Zack Polanski plans to cap wages and introduce universal support for energy bills (Image: Getty)
Zack Polanski would betray Brexit and take Britain back into the EU customs union – a move critics say would make the cost-of-living crisis worse. The Green leader has also pledged to cap wages at 10 times a company’s lowest-paid employee and to roll out universal support for energy bills.
Mr Polanski, who also wants to introduce rent controls, said: “The affordability crisis is something affecting nearly everyone, from the most vulnerable to people in work and comfortable,” and fumed at the Labour and Conservatives for their choices. But critics have blasted the Left-wing party for not saying how it would fund its radical pledges.
Anna Turley, chairwoman of the Labour Party, attacked the Greens’ “unfunded promises” and said the use of food banks, which the Green Party aims to tackle, is “coming down with Labour”.
She added: “Zack Polanski won’t say what his promises will cost, and he won’t say how he’d pay for them. That means he can’t keep them.”
Labour is under threat from the Greens’ soaring poll ratings, with deputy leader Rachel Millward saying “millions face food insecurity, food poverty and turn to food banks to prevent them going hungry”.

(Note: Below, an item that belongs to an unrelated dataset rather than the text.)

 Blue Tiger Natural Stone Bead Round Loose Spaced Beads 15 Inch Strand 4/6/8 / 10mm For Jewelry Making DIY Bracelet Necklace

Callum Price, of the Institute of Economic Affairs, said that the Greens’ measures would “not do anything to tackle the cost of living” and said in many cases they would make problems “far worse”.
He added: “Bankrupting the taxpayer and spooking the markets with limitless, uncosted spending pledges is not how we help the poorest in our society.”

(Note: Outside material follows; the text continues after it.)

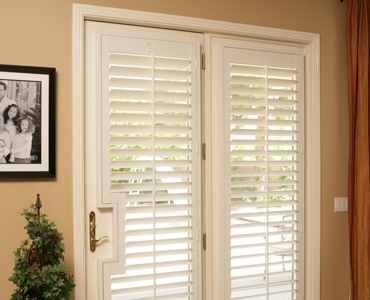 Miami french door shutters
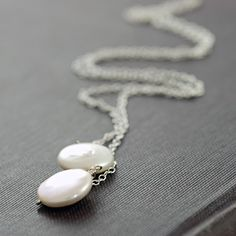 Sterling Silver Pearl Lariat Necklace June Birthstone by aubepine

On rent controls, he added: “The evidence on rent controls is clear: they harm the very people they try to help by making rented housing more scarce, lower quality, and more expensive for so many.”
And he said rejoining the customs unions would “serve only to tie our hands when we should be doing the opposite – using our sovereignty to pursue trading agreements that will drive costs for consumers down”.
He also said pay ratios would mean a “huge pay cut for the people who lead, drive, and grow successful businesses”.
“Why would anyone in the UK seek to set up a business, the sort that can be the lifeblood of local communities, under these conditions?” he asked.
“Is it too much to ask for our politicians to examine evidence and think properly before pledging populist policies?”